-------- AVAILABLE RECORDS --------
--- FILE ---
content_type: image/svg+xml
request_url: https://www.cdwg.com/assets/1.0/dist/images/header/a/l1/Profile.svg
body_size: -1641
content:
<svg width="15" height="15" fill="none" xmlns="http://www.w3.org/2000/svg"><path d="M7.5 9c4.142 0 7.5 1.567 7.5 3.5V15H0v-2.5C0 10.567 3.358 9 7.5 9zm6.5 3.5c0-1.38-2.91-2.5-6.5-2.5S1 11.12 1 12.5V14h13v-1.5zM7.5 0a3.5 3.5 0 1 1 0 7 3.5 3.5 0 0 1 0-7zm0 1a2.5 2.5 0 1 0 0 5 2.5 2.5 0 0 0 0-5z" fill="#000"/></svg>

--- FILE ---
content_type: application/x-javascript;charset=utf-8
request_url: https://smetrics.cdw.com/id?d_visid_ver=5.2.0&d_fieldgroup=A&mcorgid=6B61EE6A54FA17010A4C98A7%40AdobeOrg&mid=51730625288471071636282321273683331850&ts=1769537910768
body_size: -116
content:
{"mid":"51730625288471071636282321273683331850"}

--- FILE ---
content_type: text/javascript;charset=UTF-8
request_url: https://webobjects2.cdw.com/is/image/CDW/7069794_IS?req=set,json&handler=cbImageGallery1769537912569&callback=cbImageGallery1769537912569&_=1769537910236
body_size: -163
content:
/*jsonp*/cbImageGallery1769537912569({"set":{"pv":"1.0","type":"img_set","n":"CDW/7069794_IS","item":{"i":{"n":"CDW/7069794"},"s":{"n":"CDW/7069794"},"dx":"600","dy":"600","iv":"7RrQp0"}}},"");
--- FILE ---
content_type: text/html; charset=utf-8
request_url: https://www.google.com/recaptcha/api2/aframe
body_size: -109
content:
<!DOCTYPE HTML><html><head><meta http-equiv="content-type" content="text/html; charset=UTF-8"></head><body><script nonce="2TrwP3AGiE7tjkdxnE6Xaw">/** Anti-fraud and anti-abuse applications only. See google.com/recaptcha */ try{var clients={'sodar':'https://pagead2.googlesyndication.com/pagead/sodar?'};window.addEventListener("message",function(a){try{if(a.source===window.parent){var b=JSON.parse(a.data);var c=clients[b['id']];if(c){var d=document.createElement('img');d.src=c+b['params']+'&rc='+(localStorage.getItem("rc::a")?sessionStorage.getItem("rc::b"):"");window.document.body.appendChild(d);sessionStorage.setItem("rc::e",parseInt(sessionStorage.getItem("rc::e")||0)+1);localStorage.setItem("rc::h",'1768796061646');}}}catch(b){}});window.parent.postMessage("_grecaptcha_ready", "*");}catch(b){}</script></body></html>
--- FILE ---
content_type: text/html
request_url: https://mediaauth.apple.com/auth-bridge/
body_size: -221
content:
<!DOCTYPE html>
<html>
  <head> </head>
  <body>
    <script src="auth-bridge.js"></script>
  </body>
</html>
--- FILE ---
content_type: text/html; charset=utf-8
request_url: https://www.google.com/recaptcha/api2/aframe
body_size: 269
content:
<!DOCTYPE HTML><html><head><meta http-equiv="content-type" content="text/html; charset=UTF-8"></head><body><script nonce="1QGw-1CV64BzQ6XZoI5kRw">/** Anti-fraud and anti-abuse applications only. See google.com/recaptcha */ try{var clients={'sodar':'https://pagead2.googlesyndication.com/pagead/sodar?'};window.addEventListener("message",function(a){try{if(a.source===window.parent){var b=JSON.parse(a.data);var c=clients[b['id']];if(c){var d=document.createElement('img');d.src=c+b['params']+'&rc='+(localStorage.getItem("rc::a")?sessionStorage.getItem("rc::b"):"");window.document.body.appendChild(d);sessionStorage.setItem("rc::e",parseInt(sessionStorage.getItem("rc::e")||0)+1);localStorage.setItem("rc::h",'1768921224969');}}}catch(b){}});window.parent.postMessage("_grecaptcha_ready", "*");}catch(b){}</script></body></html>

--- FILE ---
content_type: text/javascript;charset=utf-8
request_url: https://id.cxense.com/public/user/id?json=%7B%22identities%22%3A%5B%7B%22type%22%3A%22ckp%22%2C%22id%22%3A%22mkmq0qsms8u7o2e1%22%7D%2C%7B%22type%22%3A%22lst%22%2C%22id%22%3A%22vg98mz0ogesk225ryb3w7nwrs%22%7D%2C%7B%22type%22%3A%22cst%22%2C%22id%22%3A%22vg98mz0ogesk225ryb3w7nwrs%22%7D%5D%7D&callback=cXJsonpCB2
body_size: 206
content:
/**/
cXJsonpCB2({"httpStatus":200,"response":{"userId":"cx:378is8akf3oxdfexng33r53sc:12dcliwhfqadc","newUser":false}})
--------
YOUR GOAL :: Please write out the material word for word from its first line through the line holding "9c4.142 0 7.5", including both, and no line past it.

SOLUTION FOR THIS EXERCISE ::
--- FILE ---
content_type: image/svg+xml
request_url: https://www.cdwg.com/assets/1.0/dist/images/header/a/l1/Profile.svg
body_size: -1641
content:
<svg width="15" height="15" fill="none" xmlns="http://www.w3.org/2000/svg"><path d="M7.5 9c4.142 0 7.5 1.567 7.5 3.5V15H0v-2.5C0 10.567 3.358 9 7.5 9zm6.5 3.5c0-1.38-2.91-2.5-6.5-2.5S1 11.12 1 12.5V14h13v-1.5zM7.5 0a3.5 3.5 0 1 1 0 7 3.5 3.5 0 0 1 0-7zm0 1a2.5 2.5 0 1 0 0 5 2.5 2.5 0 0 0 0-5z" fill="#000"/></svg>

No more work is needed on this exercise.